STATED GOAL 1 » Reproduce, word for word, the article below about the Chief Action Officer.

The C-Level Person Every Org Needs, but Few Have

 

Most organizations would agree that hiring employees to fill open (and necessary) positions in the org chart is a no brainer.

The job has to be done, so the position needs to be filled.

What’s interesting, though, is that many times the most mission-critical activities (those high-level tasks that every organization needs to undertake to reach greater levels of success), do not fit so neatly on an org chart. While it would be easy to say that they fall under the purvey of the CEO or director, that person is often too consumed with the day-to-day to be able to adequately and effectively step back and focus on the big picture.

As a result, the most important activities for growing organizations often get overlooked at worse, and short-changed at best.

This business reality led us to a very interesting realization: There’s an important C-level position missing from the vast majority of org charts:

The Chief Action Officer or CAO

It’s missing because the tasks a CAO needs to perform require a unique perspective and skill set, in-depth and expansive real-world experience and an intimate knowledge of processes related to:

1. Finding Clarity – getting clear about what needs to happen.

EXERCISE DATA »
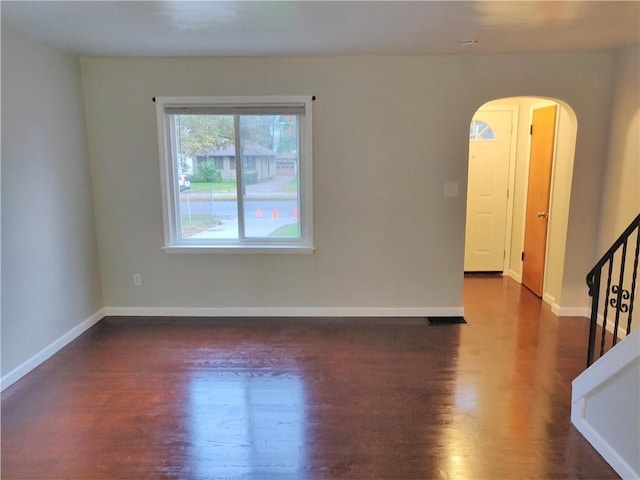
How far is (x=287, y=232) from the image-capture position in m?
4.12

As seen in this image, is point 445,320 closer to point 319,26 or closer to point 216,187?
point 216,187

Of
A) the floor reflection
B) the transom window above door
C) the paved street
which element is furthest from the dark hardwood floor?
the transom window above door

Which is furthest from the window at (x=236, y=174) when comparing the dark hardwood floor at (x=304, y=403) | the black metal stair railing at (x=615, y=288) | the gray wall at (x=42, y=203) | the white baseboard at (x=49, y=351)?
the black metal stair railing at (x=615, y=288)

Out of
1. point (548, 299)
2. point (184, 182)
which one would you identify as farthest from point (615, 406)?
point (184, 182)

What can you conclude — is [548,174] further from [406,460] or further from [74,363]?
[74,363]

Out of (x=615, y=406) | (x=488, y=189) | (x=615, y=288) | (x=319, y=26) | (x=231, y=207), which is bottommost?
(x=615, y=406)

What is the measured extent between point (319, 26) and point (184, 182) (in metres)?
1.99

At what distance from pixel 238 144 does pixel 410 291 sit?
213cm

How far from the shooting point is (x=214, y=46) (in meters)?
3.37

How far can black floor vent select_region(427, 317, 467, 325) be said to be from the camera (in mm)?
3957

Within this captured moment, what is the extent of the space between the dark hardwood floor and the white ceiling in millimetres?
2362

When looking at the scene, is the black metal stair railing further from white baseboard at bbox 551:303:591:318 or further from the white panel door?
the white panel door

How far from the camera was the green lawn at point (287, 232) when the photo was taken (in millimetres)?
4109

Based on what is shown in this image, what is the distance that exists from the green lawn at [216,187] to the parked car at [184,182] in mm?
45
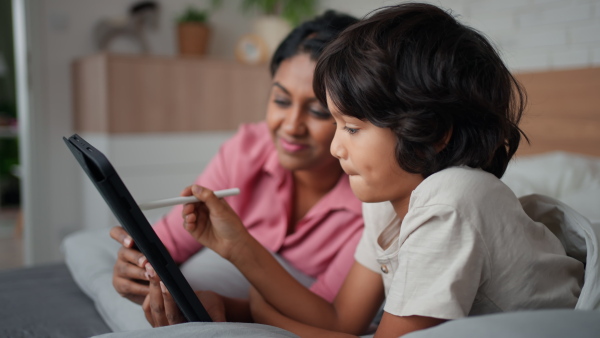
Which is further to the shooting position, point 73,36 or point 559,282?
point 73,36

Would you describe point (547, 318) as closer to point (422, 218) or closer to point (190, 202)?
point (422, 218)

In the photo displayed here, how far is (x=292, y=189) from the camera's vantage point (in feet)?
4.52

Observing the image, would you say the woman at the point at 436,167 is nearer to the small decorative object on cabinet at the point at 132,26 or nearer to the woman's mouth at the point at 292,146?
the woman's mouth at the point at 292,146

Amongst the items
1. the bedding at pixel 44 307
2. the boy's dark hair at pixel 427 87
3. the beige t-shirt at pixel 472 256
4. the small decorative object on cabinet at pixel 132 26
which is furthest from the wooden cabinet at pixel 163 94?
the beige t-shirt at pixel 472 256

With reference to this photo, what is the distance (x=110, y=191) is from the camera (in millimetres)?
688

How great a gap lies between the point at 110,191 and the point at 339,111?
0.34 metres

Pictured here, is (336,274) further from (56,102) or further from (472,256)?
(56,102)

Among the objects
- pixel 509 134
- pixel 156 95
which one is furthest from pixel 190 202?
pixel 156 95

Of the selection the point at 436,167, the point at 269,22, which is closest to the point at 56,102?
the point at 269,22

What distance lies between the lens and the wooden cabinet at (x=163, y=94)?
10.00 feet

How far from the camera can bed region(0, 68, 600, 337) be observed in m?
1.03

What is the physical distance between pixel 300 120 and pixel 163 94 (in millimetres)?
2204

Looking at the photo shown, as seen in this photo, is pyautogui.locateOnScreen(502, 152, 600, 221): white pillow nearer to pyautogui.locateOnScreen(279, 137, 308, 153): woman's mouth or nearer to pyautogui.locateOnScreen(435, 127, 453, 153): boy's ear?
pyautogui.locateOnScreen(279, 137, 308, 153): woman's mouth

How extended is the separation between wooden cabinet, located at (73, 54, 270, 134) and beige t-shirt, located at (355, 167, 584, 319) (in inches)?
103
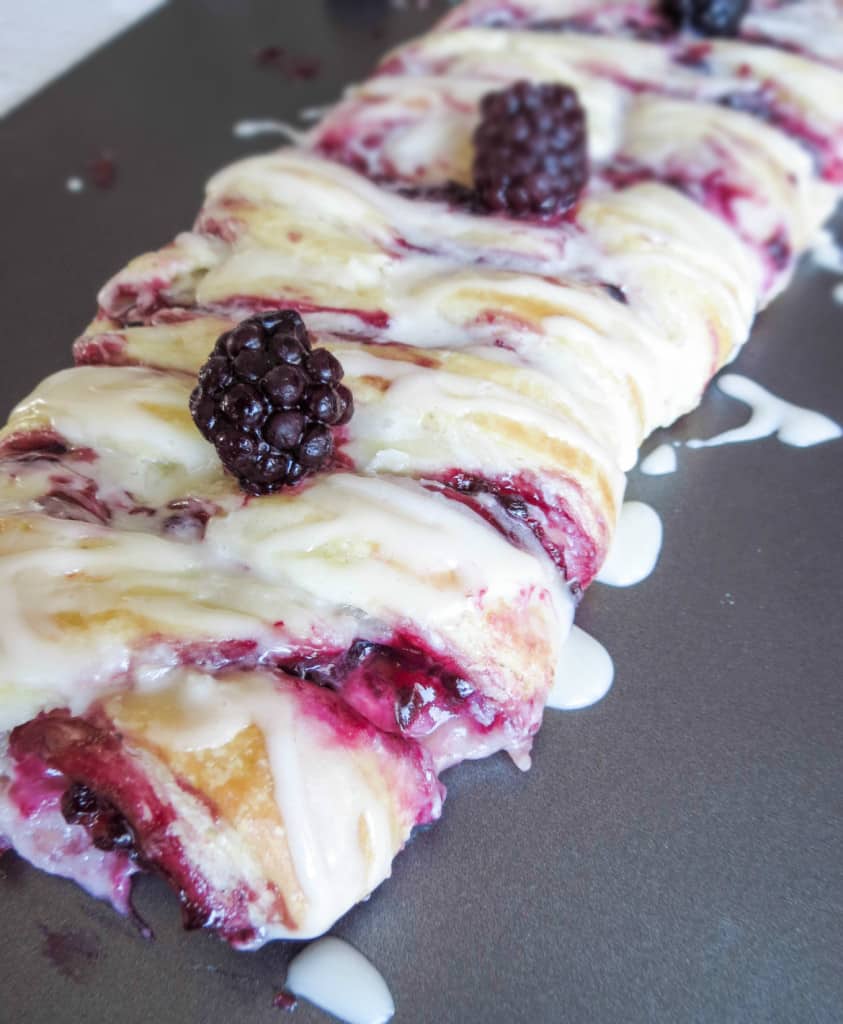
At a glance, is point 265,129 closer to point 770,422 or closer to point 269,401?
point 770,422

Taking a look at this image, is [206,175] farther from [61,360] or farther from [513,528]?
[513,528]

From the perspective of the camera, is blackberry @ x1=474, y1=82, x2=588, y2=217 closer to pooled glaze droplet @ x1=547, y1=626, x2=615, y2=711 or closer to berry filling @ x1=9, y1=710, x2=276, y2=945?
pooled glaze droplet @ x1=547, y1=626, x2=615, y2=711

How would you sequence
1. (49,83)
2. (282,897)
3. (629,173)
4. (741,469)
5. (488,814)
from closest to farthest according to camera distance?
(282,897) → (488,814) → (741,469) → (629,173) → (49,83)

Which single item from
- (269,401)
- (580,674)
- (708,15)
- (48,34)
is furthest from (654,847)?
(48,34)

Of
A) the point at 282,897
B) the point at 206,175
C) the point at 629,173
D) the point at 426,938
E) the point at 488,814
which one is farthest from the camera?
the point at 206,175

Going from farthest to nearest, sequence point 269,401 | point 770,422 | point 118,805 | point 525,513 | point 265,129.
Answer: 1. point 265,129
2. point 770,422
3. point 525,513
4. point 269,401
5. point 118,805

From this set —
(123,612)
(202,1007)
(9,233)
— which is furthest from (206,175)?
(202,1007)
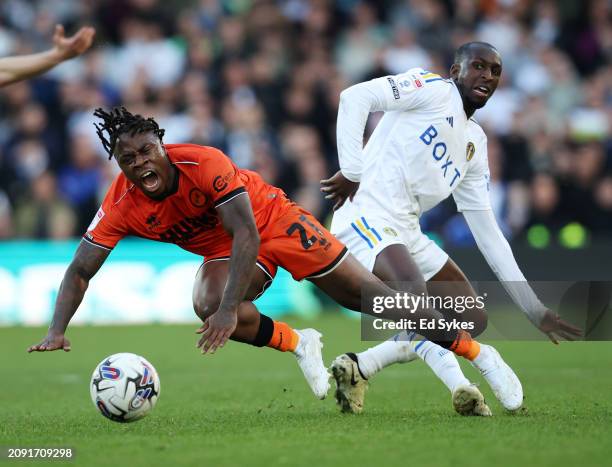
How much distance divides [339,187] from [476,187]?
1083 mm

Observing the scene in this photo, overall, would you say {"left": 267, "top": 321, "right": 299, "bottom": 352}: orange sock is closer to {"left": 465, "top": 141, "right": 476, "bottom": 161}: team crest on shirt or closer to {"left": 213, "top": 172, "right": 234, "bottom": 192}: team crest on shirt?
{"left": 213, "top": 172, "right": 234, "bottom": 192}: team crest on shirt

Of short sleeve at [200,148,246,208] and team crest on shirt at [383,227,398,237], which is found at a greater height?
short sleeve at [200,148,246,208]

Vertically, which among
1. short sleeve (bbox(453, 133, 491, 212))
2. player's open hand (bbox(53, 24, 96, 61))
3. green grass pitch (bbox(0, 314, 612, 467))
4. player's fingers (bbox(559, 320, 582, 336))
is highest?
player's open hand (bbox(53, 24, 96, 61))

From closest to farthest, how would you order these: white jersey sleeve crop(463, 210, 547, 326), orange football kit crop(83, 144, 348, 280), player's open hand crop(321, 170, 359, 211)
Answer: orange football kit crop(83, 144, 348, 280)
player's open hand crop(321, 170, 359, 211)
white jersey sleeve crop(463, 210, 547, 326)

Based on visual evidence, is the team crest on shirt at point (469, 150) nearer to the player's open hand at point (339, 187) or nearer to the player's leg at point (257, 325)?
the player's open hand at point (339, 187)

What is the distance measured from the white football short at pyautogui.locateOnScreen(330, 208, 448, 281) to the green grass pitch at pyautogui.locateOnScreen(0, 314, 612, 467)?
1.01m

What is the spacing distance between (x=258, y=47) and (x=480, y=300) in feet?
33.9

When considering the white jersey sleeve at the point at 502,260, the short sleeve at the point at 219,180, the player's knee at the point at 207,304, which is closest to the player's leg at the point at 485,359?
the white jersey sleeve at the point at 502,260

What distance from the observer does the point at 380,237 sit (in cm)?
755

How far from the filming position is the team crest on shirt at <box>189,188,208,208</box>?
7.03 m

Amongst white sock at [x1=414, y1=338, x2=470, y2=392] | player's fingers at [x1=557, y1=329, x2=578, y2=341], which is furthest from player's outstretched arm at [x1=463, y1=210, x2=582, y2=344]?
white sock at [x1=414, y1=338, x2=470, y2=392]

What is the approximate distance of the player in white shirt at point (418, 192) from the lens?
24.3ft

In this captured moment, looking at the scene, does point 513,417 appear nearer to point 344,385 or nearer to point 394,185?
point 344,385

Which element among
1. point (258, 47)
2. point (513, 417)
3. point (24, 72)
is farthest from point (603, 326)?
point (258, 47)
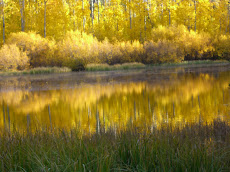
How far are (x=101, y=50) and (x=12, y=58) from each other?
9199 millimetres

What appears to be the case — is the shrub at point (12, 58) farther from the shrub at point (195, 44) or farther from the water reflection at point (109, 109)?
the shrub at point (195, 44)

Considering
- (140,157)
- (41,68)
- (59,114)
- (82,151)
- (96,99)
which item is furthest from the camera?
(41,68)

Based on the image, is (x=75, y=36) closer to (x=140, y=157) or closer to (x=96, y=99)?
(x=96, y=99)

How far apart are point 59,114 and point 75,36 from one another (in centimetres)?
2331

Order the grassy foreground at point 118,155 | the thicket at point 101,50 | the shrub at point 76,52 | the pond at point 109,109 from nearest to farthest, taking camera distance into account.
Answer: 1. the grassy foreground at point 118,155
2. the pond at point 109,109
3. the thicket at point 101,50
4. the shrub at point 76,52

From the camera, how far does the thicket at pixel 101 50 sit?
3095 centimetres

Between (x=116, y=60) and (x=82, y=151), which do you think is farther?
(x=116, y=60)

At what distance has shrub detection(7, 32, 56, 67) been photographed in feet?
104

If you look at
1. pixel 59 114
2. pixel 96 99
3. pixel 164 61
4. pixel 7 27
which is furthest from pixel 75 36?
pixel 59 114

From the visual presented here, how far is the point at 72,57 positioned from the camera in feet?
102

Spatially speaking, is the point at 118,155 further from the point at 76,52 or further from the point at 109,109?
the point at 76,52

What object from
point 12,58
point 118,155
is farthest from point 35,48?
point 118,155

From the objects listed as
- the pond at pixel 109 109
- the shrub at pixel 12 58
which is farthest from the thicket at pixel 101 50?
the pond at pixel 109 109

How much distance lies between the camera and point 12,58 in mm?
29344
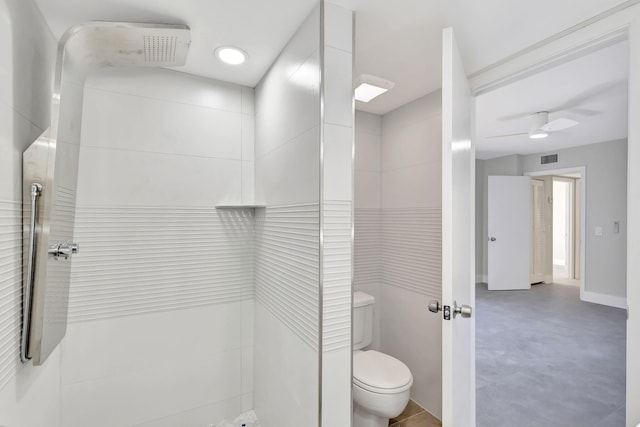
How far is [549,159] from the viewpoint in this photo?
4.85m

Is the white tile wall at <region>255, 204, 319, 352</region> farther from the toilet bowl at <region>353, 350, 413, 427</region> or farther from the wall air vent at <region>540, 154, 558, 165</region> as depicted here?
the wall air vent at <region>540, 154, 558, 165</region>

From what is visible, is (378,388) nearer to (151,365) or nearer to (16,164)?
(151,365)

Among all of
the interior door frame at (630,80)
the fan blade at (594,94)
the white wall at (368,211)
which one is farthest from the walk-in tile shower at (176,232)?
the fan blade at (594,94)

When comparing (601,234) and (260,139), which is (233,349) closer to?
(260,139)

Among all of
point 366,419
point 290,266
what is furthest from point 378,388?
point 290,266

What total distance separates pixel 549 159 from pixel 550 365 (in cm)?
363

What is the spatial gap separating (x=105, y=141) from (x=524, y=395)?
3.13 metres

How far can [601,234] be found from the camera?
4.24 m

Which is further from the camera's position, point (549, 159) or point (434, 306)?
point (549, 159)

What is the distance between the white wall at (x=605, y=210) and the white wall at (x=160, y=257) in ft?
16.1

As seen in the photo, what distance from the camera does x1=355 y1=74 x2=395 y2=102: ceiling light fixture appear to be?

STATED GOAL 2 » Find each line in the listing above that contains the string "pond", treating uppercase and lowercase as different, and copy those lines.

FULL SOLUTION 1 »
The C-Level Person Every Org Needs, but Few Have

 

Most organizations would agree that hiring employees to fill open (and necessary) positions in the org chart is a no brainer.

The job has to be done, so the position needs to be filled.

What’s interesting, though, is that many times the most mission-critical activities (those high-level tasks that every organization needs to undertake to reach greater levels of success), do not fit so neatly on an org chart. While it would be easy to say that they fall under the purvey of the CEO or director, that person is often too consumed with the day-to-day to be able to adequately and effectively step back and focus on the big picture.

As a result, the most important activities for growing organizations often get overlooked at worse, and short-changed at best.

This business reality led us to a very interesting realization: There’s an important C-level position missing from the vast majority of org charts:

The Chief Action Officer or CAO

It’s missing because the tasks a CAO needs to perform require a unique perspective and skill set, in-depth and expansive real-world experience and an intimate knowledge of processes related to:

1. Finding Clarity – getting clear about what needs to happen.

FULL SOLUTION 2 »
Order the grassy foreground at point 118,155 | the thicket at point 101,50 | the shrub at point 76,52 | the pond at point 109,109 from nearest to farthest, taking camera distance into account.
2. the pond at point 109,109
- the pond at pixel 109 109
the pond at pixel 109 109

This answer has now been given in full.